▶ [Problem]:
Report every line below that has the string "Tanzania" in it.

▶ [Source records]:
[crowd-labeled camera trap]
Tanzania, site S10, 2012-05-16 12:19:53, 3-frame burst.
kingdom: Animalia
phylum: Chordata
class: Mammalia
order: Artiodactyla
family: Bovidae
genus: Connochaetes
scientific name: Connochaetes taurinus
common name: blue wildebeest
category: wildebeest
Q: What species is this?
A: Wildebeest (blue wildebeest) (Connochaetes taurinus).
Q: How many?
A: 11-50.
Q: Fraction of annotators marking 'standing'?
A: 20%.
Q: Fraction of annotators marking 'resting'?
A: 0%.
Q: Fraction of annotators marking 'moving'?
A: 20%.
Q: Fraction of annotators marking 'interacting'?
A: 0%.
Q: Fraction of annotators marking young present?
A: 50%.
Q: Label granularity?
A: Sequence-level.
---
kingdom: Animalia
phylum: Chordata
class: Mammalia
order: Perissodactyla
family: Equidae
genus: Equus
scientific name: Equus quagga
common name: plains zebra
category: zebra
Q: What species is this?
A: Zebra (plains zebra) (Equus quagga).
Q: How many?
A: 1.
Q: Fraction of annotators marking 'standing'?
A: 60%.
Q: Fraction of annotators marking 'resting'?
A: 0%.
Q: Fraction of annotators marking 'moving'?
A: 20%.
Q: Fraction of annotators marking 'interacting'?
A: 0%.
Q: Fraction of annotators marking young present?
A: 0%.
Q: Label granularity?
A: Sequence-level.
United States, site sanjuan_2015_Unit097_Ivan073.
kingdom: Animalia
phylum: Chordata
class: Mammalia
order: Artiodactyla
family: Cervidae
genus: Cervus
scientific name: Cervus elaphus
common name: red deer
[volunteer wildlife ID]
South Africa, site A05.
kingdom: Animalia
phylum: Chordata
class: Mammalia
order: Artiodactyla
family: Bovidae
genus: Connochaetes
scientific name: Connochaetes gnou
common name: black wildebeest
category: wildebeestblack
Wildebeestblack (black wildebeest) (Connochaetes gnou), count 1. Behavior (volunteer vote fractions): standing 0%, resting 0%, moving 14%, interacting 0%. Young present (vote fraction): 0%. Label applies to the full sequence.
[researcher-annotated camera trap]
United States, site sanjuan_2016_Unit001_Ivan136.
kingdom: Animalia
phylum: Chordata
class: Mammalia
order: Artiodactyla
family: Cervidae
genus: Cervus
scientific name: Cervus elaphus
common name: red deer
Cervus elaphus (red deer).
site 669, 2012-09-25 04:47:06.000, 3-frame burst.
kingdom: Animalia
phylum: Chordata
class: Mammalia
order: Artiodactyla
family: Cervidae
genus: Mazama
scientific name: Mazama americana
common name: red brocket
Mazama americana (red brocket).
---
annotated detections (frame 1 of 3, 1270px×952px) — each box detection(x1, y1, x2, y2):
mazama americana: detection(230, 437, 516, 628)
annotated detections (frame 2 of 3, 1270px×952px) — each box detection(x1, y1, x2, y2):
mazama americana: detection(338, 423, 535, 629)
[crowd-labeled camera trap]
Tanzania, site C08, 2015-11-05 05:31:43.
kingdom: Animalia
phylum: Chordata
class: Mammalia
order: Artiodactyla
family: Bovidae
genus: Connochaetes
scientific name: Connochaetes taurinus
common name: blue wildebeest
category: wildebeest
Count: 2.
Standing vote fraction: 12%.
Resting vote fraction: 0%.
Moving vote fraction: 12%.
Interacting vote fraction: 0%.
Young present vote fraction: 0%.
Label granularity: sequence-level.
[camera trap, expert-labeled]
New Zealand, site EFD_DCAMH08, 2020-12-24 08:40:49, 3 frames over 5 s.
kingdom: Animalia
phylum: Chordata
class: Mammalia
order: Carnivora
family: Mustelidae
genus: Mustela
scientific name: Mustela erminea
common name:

▶ [Result of this exercise]:
Tanzania, site S10, 2012-05-16 12:19:53, 3-frame burst.
Tanzania, site C08, 2015-11-05 05:31:43.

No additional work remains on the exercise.